Showing posts with label promises. Show all posts
Showing posts with label promises. Show all posts

Sunday, June 3, 2012

Of Heaven and Rainbows

In January of 2010, after my brother died, I was blessed by the promise of the rainbow; I blogged about it here: After the Rain

Four weeks ago, after a month of ups and downs regarding our oldest daughter’s health, we were told she had, maybe, two days to live.

Once again, it was raining in Oregon; big blustery sheets of rain.
I prayed for sunshine. I wanted to send Sarah home to her Father in Heaven on a sunny spring day; I wanted to remember her in the sunshine.

Yet the rain continued.

As we sat with her, listening to her labored breathing, bathing her face with a warm cloth, I kept silently praying for sunshine.
It was not to be.

As Sarah slipped from her earthly tabernacle, the damp and bluster continued.
At one point, I was being hugged by another daughter, when I looked up and, ever so faintly, spied a rainbow. It wasn’t as grand and bright as the rainbow two years ago; just a faint, quiet reminder of the Lord’s promise.

The Lord knew I didn’t need sunshine and blue skies to make me stronger; He knew I needed to be reminded that the rain would end; that strength comes, not from what we want, but from what we gain from what we get.

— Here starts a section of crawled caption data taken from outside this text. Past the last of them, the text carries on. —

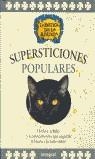 SUPERSTICIONES POPULARES | 9788479016135 | VARIS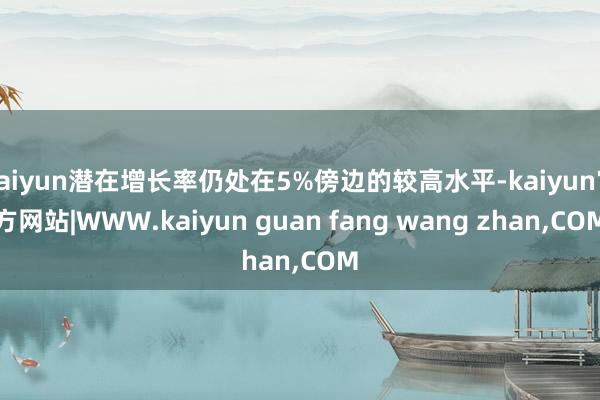 kaiyun潜在增长率仍处在5%傍边的较高水平-kaiyun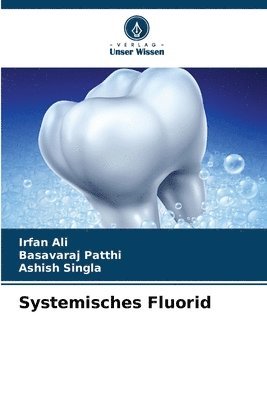 Irfan Ali, Basavaraj Patthi, Ashish Singla - Systemisches Fluorid, Häftad
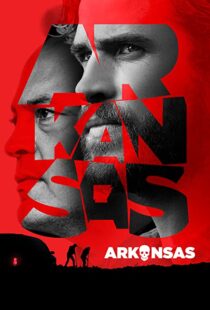 دانلود فیلم Arkansas 202041852-2060357140
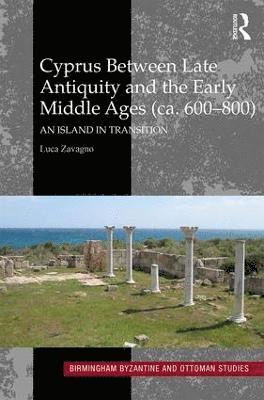 bokomslag Cyprus between Late Antiquity and the Early Middle Ages (ca. 600800)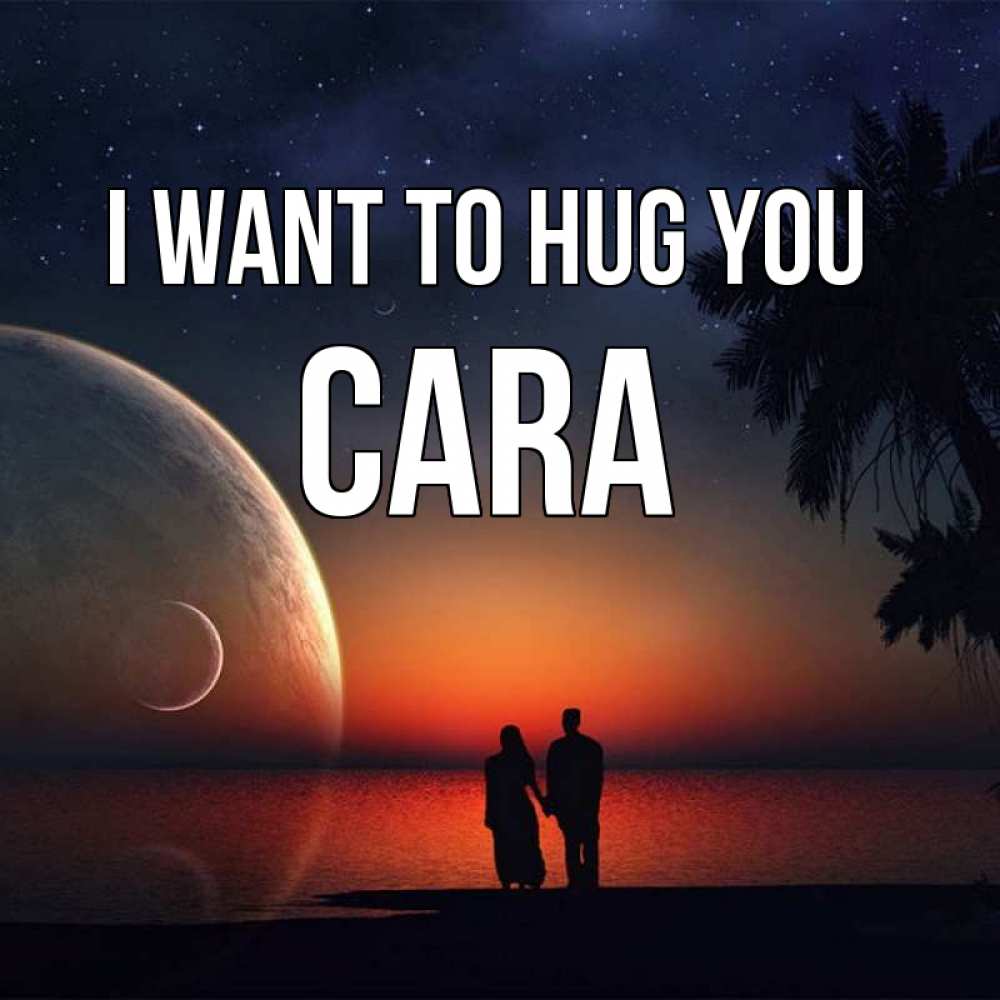 Greetings card с именем, Cara I want to hug you восход спутников Greetings with text for free download 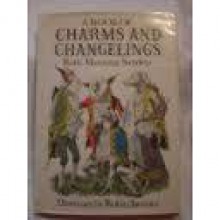 A Book of Charms and Changelings - Ruth Manning-Sanders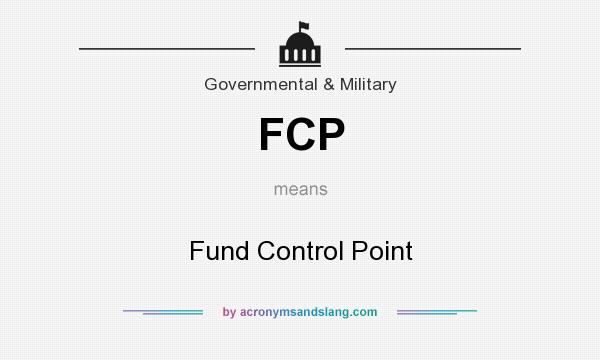 What does FCP mean? It stands for Fund Control Point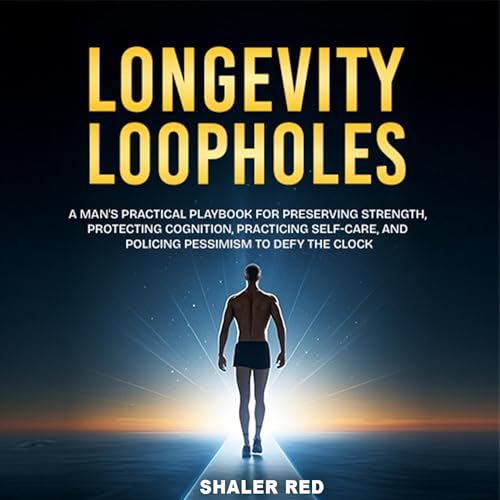 Longevity Loopholes by Shaler Red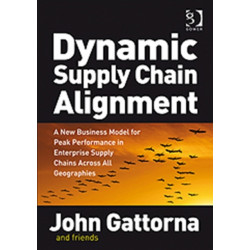 Dynamic Supply Chain Alignment: A New Business Model for Peak Performance in Enterprise Supply Chains Across All Geographies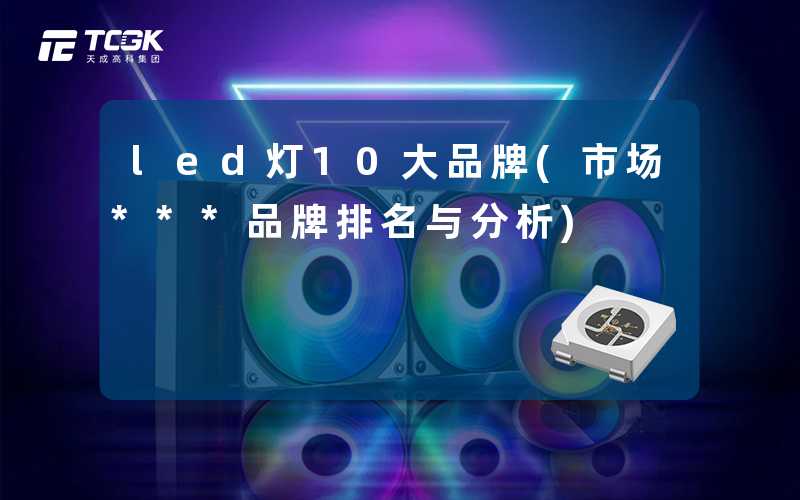 led灯10大品牌(市场***品牌排名与分析)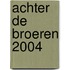 Achter de Broeren 2004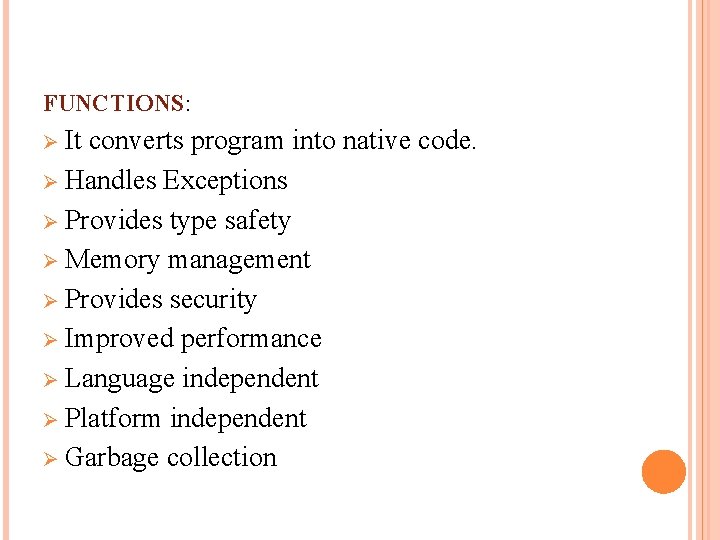 FUNCTIONS: Ø It converts program into native code. Ø Handles Exceptions Ø Provides type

The Lord’s promises are sure; He will not leave us in the rain. He gives us miracles, I believe, on a daily basis; we just have to be watching for them.

Friday, February 12, 2010

After the Rain

If you read my other blog My Book of Common Days you know of the heartache and anguish my family has experienced recently from this post Life's Speed Bumps. It has caused quite a bit of reflection; I hope my thoughts can be helpful to someone out there.

It's been pouring all morning, matching the rain that's falling in my heart. I looked up a moment ago, and saw a beautiful rainbow; I know without a doubt, as the Spirit whispered to me, that this is a promise for me as well; the rain will end.

The Lord doesn't promise me sunny skies and smooth sailing; on the contrary. I know that there must be opposition in all things. I have been buffeted by high winds and rolling waves, yet my faith has been my anchor.

I can't say I'm happy yet; I can't say when the rain will stop. I can however, say that I know that my Heavenly Father loves me and that through all of this, I have felt His hands lift me, enabling me to be stronger than I thought I could be.

Each of us has the power to choose; to choose to be lifted up or to choose to wallow in grief. I even think we are allowed to wallow just a bit; just don't wallow too long, you might miss the rainbows.